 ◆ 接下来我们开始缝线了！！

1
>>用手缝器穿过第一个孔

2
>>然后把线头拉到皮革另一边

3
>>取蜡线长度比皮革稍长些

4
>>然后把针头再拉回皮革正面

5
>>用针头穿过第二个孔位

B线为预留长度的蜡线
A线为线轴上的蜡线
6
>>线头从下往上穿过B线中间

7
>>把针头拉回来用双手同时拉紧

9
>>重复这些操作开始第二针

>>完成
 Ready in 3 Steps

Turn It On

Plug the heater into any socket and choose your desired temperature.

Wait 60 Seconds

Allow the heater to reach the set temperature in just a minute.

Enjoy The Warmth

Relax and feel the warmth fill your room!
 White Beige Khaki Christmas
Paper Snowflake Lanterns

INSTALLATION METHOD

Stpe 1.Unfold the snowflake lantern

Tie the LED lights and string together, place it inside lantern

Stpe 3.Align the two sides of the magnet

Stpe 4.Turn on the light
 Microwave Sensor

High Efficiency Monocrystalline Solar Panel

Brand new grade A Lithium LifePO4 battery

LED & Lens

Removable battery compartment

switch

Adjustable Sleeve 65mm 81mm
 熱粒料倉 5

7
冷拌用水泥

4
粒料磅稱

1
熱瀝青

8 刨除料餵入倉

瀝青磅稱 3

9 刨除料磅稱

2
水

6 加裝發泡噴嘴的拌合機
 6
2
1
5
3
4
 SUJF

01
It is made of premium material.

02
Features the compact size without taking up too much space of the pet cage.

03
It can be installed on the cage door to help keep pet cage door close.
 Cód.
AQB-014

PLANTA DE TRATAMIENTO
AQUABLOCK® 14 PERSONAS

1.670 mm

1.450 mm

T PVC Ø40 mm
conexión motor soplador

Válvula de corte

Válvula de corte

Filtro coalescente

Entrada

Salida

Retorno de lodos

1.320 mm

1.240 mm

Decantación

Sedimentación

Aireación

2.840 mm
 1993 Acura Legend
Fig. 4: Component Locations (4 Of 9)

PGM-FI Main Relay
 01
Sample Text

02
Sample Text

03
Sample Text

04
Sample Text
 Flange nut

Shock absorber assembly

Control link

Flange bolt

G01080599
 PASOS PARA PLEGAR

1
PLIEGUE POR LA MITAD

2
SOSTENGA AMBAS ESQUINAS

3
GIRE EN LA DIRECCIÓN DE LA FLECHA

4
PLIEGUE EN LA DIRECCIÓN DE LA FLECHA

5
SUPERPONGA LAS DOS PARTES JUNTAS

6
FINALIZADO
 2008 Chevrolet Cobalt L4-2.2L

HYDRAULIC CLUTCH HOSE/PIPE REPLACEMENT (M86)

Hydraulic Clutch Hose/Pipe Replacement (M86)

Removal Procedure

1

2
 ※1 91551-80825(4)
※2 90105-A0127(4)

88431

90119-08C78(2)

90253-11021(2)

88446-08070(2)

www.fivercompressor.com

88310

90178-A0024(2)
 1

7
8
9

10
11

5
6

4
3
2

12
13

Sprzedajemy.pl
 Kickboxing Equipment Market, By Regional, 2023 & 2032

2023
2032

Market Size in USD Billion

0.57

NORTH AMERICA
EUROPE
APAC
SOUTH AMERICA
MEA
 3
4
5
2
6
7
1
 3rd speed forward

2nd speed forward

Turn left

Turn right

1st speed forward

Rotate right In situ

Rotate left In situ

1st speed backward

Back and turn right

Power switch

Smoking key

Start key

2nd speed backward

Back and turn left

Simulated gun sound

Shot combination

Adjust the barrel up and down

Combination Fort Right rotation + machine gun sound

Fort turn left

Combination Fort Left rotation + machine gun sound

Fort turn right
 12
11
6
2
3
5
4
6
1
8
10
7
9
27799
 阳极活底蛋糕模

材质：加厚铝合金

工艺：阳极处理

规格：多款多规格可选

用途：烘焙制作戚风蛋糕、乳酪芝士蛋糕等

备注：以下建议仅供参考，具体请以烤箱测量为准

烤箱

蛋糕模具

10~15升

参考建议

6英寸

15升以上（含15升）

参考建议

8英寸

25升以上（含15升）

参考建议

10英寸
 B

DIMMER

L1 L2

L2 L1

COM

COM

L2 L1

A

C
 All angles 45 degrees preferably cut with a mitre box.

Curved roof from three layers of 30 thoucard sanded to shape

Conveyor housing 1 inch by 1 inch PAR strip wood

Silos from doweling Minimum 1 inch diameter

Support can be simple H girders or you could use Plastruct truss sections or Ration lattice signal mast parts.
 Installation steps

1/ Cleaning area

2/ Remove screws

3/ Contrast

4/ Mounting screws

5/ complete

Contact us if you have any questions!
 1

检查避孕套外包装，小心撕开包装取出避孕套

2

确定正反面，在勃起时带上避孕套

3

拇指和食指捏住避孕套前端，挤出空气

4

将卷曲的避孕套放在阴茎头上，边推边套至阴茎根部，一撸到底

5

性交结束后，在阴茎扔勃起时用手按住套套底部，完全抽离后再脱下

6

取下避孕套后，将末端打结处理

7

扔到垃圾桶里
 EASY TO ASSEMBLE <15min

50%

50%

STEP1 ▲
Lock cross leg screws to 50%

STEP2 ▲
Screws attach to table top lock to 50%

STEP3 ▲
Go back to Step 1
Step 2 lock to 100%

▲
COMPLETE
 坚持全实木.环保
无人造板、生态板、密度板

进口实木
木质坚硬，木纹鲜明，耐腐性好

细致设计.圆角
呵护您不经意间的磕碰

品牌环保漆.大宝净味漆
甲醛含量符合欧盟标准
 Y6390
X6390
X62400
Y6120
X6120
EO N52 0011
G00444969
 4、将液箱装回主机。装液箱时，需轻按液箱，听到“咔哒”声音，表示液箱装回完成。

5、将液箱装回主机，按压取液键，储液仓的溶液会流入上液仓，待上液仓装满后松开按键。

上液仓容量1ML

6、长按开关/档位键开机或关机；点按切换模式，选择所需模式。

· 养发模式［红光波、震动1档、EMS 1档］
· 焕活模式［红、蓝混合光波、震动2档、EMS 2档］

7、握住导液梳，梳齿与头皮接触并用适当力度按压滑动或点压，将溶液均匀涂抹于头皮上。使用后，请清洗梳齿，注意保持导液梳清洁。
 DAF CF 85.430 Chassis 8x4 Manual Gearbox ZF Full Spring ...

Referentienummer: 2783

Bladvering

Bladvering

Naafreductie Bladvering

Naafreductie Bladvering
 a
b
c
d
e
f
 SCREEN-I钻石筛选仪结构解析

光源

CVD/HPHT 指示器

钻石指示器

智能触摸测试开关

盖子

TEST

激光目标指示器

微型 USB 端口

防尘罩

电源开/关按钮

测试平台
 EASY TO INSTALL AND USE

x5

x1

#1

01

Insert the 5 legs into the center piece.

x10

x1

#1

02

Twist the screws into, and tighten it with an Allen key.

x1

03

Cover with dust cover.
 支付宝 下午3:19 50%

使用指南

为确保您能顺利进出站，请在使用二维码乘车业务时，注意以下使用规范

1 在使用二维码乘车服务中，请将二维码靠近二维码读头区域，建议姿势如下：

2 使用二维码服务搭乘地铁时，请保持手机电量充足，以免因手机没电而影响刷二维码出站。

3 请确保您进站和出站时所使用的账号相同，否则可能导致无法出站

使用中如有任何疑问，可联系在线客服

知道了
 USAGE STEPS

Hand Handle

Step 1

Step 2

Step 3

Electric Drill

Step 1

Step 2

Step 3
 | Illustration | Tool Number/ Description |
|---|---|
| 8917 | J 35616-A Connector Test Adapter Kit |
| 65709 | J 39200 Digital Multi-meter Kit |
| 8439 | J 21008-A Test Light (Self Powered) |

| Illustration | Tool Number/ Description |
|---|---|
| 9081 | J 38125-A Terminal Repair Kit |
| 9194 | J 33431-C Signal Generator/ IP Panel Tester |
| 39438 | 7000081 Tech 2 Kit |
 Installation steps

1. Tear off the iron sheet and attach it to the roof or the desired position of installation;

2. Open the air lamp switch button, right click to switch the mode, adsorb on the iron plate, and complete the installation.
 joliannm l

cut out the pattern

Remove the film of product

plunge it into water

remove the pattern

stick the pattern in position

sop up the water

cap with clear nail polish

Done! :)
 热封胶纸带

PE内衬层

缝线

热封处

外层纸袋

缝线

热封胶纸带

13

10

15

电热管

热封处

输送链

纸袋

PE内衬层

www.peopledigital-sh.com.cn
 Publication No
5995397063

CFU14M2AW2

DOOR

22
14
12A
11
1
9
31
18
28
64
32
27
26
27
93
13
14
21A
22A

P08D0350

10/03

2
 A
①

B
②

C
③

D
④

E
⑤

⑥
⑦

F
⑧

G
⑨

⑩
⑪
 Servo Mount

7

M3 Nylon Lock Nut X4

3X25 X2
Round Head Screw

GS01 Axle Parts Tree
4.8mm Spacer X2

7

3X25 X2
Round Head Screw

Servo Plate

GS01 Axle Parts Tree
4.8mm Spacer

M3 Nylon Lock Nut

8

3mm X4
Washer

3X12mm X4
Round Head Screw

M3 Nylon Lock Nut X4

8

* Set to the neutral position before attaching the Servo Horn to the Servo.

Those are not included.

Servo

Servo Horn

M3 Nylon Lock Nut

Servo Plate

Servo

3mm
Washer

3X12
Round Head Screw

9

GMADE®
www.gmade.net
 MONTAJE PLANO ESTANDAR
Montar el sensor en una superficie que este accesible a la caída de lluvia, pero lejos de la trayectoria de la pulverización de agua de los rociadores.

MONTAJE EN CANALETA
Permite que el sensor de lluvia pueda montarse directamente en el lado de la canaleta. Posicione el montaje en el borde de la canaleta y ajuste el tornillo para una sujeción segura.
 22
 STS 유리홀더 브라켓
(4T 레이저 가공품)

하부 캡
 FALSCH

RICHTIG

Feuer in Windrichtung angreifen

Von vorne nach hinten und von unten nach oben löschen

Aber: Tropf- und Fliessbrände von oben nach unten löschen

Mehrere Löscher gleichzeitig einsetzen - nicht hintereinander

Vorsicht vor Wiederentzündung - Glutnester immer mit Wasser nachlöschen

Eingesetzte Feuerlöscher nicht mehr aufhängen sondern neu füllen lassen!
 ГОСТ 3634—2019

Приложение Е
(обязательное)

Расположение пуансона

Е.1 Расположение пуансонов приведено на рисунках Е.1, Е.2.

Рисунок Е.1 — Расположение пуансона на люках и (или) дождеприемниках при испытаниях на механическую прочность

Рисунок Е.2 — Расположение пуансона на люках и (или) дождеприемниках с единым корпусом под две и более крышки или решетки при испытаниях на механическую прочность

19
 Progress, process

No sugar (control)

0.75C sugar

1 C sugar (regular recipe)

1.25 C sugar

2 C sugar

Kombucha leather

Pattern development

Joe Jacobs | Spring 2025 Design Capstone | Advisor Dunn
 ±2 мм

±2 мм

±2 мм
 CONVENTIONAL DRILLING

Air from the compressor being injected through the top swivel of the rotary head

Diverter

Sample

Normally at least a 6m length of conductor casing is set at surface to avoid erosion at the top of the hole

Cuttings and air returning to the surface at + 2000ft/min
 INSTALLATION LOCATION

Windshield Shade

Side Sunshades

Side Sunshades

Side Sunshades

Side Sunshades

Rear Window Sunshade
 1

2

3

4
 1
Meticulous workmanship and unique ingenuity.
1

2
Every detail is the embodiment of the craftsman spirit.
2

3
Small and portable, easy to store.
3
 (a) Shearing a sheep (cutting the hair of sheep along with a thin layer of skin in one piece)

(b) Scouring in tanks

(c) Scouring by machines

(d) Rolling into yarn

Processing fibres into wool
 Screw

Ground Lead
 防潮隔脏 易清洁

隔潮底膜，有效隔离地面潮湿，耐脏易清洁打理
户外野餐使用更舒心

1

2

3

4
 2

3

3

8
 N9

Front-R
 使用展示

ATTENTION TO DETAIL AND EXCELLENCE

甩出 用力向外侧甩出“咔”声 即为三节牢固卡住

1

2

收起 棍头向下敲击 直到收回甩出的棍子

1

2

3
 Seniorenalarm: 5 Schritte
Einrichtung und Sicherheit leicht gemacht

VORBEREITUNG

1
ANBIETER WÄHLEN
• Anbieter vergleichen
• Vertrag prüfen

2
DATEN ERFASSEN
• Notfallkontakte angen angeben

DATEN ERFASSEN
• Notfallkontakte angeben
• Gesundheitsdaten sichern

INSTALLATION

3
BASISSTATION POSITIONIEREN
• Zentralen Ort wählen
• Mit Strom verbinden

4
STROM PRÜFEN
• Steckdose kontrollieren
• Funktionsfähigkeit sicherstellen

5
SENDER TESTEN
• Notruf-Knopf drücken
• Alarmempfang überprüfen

::::

_WHAT THE TASK REQUIRES_
If a line falls between the first line of the entries and the line containing "INSTALLATION METHOD", or is one of those two, restate it word for word; leave all other lines out.

_RESULT OF THIS EXERCISE_
 ◆ 接下来我们开始缝线了！！

1
>>用手缝器穿过第一个孔

2
>>然后把线头拉到皮革另一边

3
>>取蜡线长度比皮革稍长些

4
>>然后把针头再拉回皮革正面

5
>>用针头穿过第二个孔位

B线为预留长度的蜡线
A线为线轴上的蜡线
6
>>线头从下往上穿过B线中间

7
>>把针头拉回来用双手同时拉紧

9
>>重复这些操作开始第二针

>>完成
 Ready in 3 Steps

Turn It On

Plug the heater into any socket and choose your desired temperature.

Wait 60 Seconds

Allow the heater to reach the set temperature in just a minute.

Enjoy The Warmth

Relax and feel the warmth fill your room!
 White Beige Khaki Christmas
Paper Snowflake Lanterns

INSTALLATION METHOD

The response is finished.